(Motorsport-Total.com) – „Das hier ist meine letzte Wildcard“, hält Stefan Bradl beim MotoGP-Saisonfinale 2024 in Barcelona fest.
Der Deutsche wird am Sonntag aller Voraussicht nach seinen 219. und letzten Grand Prix in der Motorrad-Weltmeisterschaft bestreiten. Als Testfahrer wird er aber auch im nächsten Jahr für Honda hinter den Kulissen weiterarbeiten.
Also ist Barcelona der Abschied auf der großen Weltbühne? „Ja, das denke ich“, sagt der Deutsche klar. „Mit diesen Gedanken bin ich hierhergekommen. Das habe ich Honda auch so mitgeteilt. Ich bin damit okay, ich bin damit zufrieden.“
„Ich bin schon sehr lange hier und weiß, wie ich mit solchen Situationen umgehen muss. Vor 19 Jahren habe ich hier in Barcelona meine erste Wildcard in der 125er-Klasse bestritten. Und jetzt fahre ich wahrscheinlich mein letztes MotoGP-Rennen. Es ist ein Kreis, der sich hier schließt.“
2008 gewann Bradl in der 125er-Klasse seinen ersten Grand Prix. Seine beste Saison hatte der heute 34-Jährige im Jahr 2011, als er Moto2-Weltmeister wurde. Seit 2013 ist Bradl in der Königsklasse dabei. Eine Poleposition und ein Podestplatz (Laguna Seca 2013) waren seine besten Ergebnisse.
Seit 2018 ist Bradl der Testfahrer von Honda. Er sprang nicht nur für verletzte Fahrer ein, so wie sehr oft für Marc Marquez, sondern musste parallel das Testprogramm durchführen. Speziell in diesem Jahr ist Honda aufgewacht und brachte viele neue Entwicklungen.
Als einziger Testfahrer absolvierte Bradl auch die maximal erlaubten sechs Wildcards pro Jahr. Um die Arbeitsbelastung aufzuteilen und neues Feedback zu erhalten, verpflichtete Honda Aleix Espargaro und dessen Crewchief Antonio Jimenez. Dazu wird Takaaki Nakagami in Japan testen.
„Prinzipiell ist das gut für mich“, freut sich Bradl auf die Unterstützung bei der Testarbeit. „Ich musste in den vergangenen Jahren extrem viel tun. Eine massive Belastung lastete auf meinen Schultern. Ich musste viel testen.“
„Natürlich hat mich das glücklich gemacht, denn das hat gezeigt, dass sie mir vertrauen und mit meiner Arbeit zufrieden sind. Ich bin aber froh, wenn Aleix und ‚Taka‘ mir unter die Arme greifen und mein Programm etwas entspannter wird.“
„Das darf man schon sagen, denn in den vergangenen fünf Jahren habe ich als Testfahrer mehr als genug gemacht.“ Deshalb geht Bradl davon aus, dass künftig Espargaro und Nakagami die Wildcards durchführen werden. Auch aus einem guten Grund.

▸ **Anweisung 1**
Gib den Abschnitt des Artikels über Stefan Bradl von „Also ist Barcelona“ bis „seine besten Ergebnisse.“ wortgetreu wieder.
▸ **Anweisung 2**
Zähle sämtliche Personen auf, die im Artikel über Stefan Bradl mit Namen erwähnt werden.
Stütze dich ausschließlich auf den Text.

Einträge aus einem Annotationsdatensatz

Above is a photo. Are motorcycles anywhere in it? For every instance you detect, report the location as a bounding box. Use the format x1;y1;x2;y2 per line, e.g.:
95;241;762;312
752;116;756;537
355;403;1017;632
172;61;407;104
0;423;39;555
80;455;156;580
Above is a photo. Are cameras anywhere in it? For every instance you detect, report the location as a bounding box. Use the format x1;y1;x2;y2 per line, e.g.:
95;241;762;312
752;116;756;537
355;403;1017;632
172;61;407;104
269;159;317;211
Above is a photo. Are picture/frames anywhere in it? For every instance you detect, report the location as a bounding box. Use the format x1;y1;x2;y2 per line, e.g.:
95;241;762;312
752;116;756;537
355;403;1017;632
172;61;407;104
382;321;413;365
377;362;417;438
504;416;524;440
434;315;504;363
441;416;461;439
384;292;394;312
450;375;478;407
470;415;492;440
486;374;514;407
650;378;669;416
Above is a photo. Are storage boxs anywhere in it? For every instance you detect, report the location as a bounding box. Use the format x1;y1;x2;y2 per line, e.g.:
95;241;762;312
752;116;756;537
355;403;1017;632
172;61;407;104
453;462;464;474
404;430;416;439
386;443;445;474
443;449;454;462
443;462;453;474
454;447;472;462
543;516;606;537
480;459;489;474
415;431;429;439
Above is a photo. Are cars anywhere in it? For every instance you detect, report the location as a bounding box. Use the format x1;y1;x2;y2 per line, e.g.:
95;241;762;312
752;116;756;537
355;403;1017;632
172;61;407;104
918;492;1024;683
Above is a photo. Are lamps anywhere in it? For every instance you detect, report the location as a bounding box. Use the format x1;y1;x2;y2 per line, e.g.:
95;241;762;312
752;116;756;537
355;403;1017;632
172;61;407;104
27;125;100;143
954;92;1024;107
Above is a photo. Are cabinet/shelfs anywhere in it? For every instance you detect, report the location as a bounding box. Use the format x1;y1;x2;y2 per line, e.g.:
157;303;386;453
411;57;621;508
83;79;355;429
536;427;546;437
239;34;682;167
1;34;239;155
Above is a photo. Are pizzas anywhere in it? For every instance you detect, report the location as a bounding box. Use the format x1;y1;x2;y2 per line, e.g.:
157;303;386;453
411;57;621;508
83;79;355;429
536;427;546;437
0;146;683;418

▸ **Schriftliche Antwort 1**
Also ist Barcelona der Abschied auf der großen Weltbühne? „Ja, das denke ich“, sagt der Deutsche klar. „Mit diesen Gedanken bin ich hierhergekommen. Das habe ich Honda auch so mitgeteilt. Ich bin damit okay, ich bin damit zufrieden.“
„Ich bin schon sehr lange hier und weiß, wie ich mit solchen Situationen umgehen muss. Vor 19 Jahren habe ich hier in Barcelona meine erste Wildcard in der 125er-Klasse bestritten. Und jetzt fahre ich wahrscheinlich mein letztes MotoGP-Rennen. Es ist ein Kreis, der sich hier schließt.“
2008 gewann Bradl in der 125er-Klasse seinen ersten Grand Prix. Seine beste Saison hatte der heute 34-Jährige im Jahr 2011, als er Moto2-Weltmeister wurde. Seit 2013 ist Bradl in der Königsklasse dabei. Eine Poleposition und ein Podestplatz (Laguna Seca 2013) waren seine besten Ergebnisse.

▸ **Schriftliche Antwort 2**
- Stefan Bradl
- Marc Marquez
- Aleix Espargaro
- Antonio Jimenez
- Takaaki Nakagami